Task statement: Please give back word for word the lines of the material below between the line containing "In Every Way: A Novel - Nic Brown - cover" and the line containing "香港足球明星不幸罹患癌症引发社会对运动员健康的关注与讨论", inclusive.

Dataset entries:
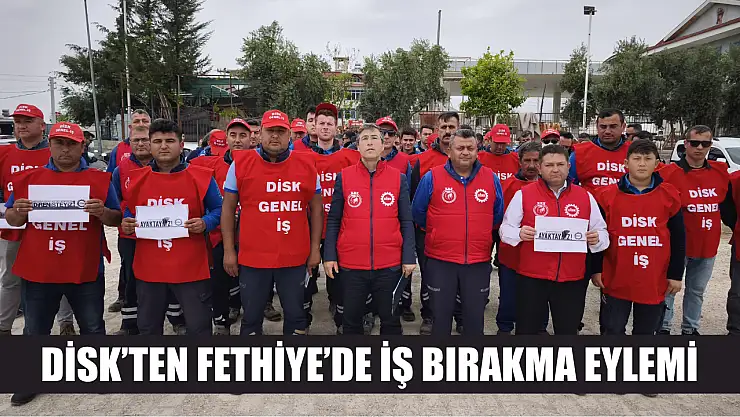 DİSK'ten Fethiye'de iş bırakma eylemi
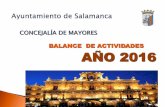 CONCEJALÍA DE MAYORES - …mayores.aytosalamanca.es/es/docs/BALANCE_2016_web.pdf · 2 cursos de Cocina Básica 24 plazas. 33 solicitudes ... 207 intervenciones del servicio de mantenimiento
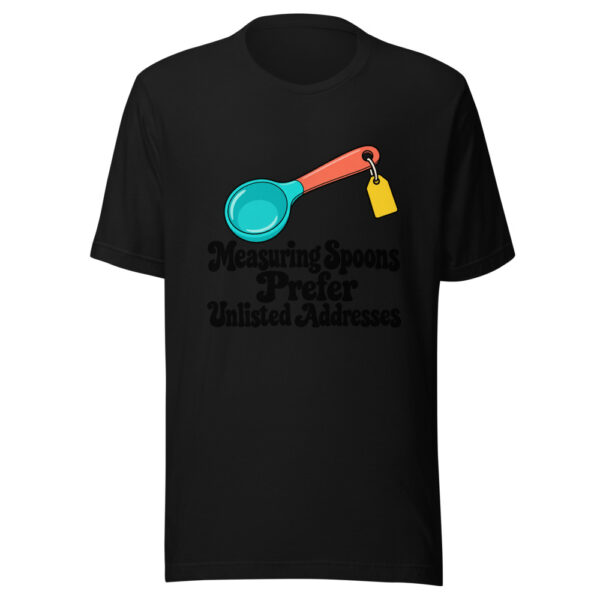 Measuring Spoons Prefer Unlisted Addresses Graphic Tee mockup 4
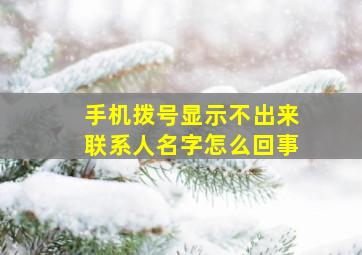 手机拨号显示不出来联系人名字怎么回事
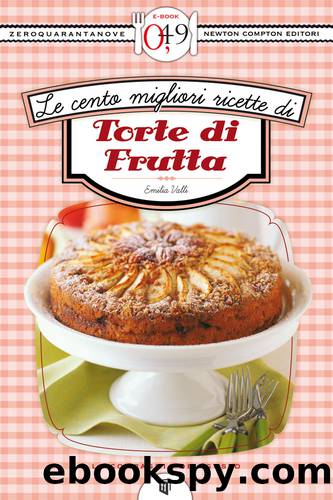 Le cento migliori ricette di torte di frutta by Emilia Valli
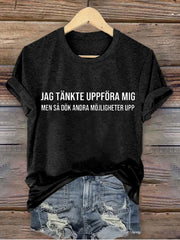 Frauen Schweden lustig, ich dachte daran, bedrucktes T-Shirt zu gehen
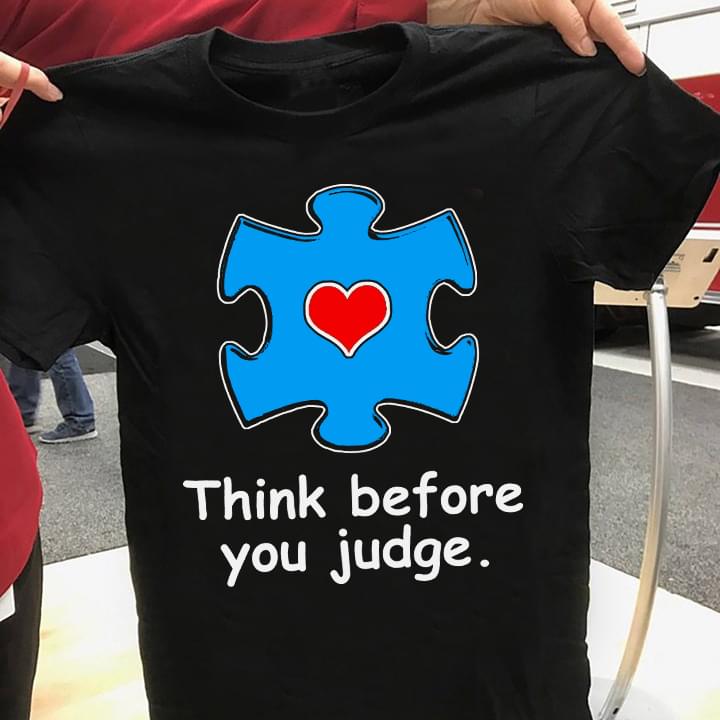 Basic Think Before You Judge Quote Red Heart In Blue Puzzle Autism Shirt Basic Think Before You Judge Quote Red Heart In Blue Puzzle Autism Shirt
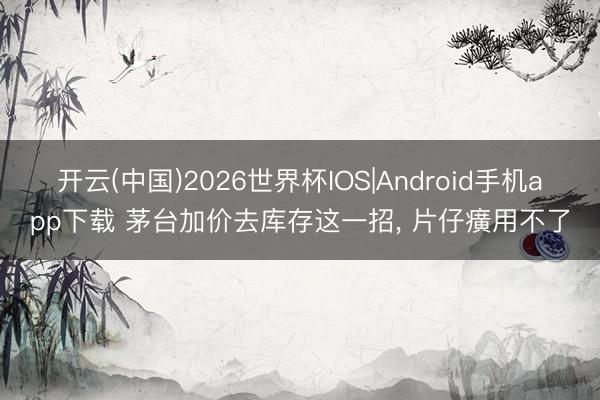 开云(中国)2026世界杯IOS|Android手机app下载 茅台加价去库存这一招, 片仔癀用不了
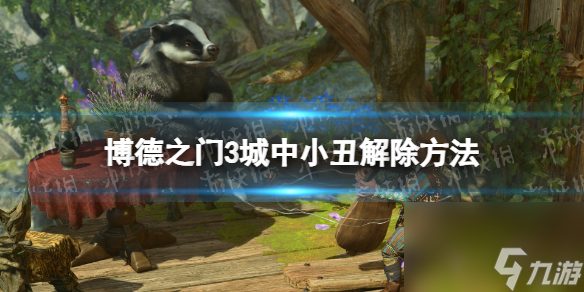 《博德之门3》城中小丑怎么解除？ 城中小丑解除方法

* * *

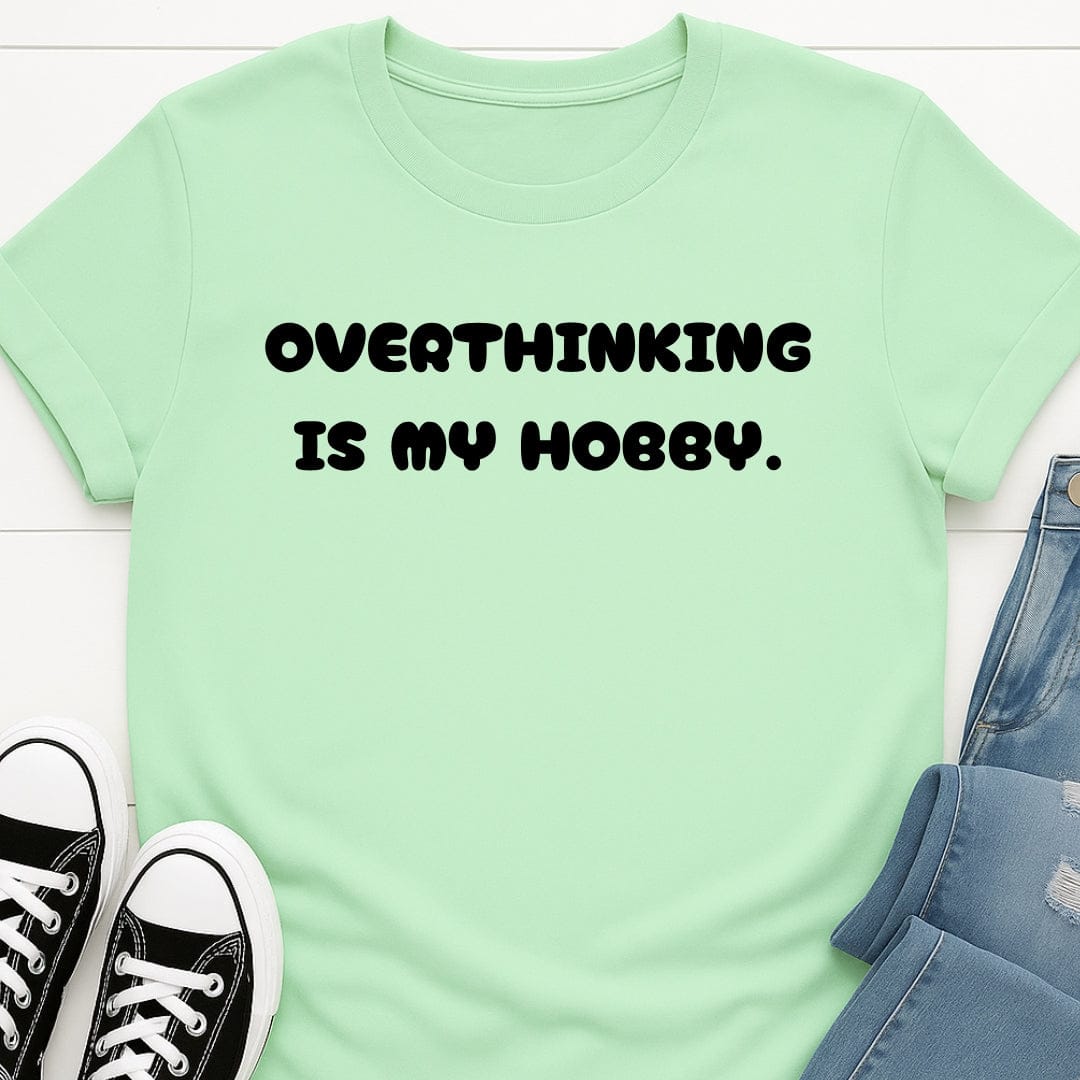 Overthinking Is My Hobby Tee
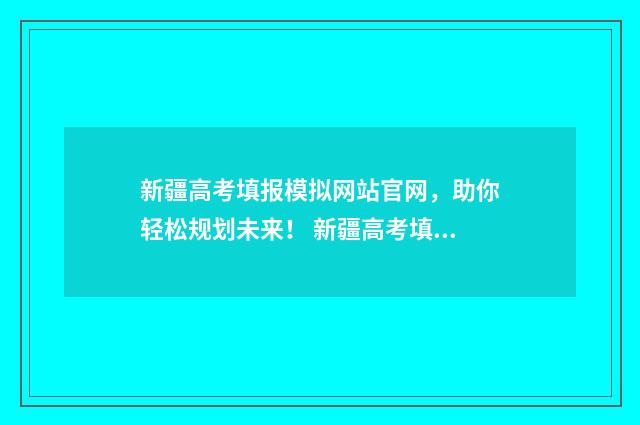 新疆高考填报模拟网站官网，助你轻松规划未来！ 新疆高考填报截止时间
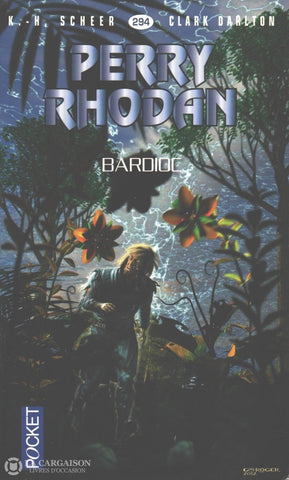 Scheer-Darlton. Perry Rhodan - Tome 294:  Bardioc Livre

==

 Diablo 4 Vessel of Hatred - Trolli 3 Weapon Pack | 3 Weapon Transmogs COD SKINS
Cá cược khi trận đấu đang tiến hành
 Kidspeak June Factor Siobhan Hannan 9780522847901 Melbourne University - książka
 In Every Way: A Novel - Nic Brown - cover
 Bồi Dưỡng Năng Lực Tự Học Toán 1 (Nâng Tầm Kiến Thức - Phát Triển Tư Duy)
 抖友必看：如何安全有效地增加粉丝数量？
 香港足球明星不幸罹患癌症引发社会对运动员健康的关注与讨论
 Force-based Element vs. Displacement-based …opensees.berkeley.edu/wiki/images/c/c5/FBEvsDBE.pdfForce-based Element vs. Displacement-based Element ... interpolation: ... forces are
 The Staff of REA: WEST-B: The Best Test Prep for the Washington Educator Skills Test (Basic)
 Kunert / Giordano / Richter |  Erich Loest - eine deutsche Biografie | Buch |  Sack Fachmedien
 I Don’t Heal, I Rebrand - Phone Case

Answer:
 In Every Way: A Novel - Nic Brown - cover
 Bồi Dưỡng Năng Lực Tự Học Toán 1 (Nâng Tầm Kiến Thức - Phát Triển Tư Duy)
 抖友必看：如何安全有效地增加粉丝数量？
 香港足球明星不幸罹患癌症引发社会对运动员健康的关注与讨论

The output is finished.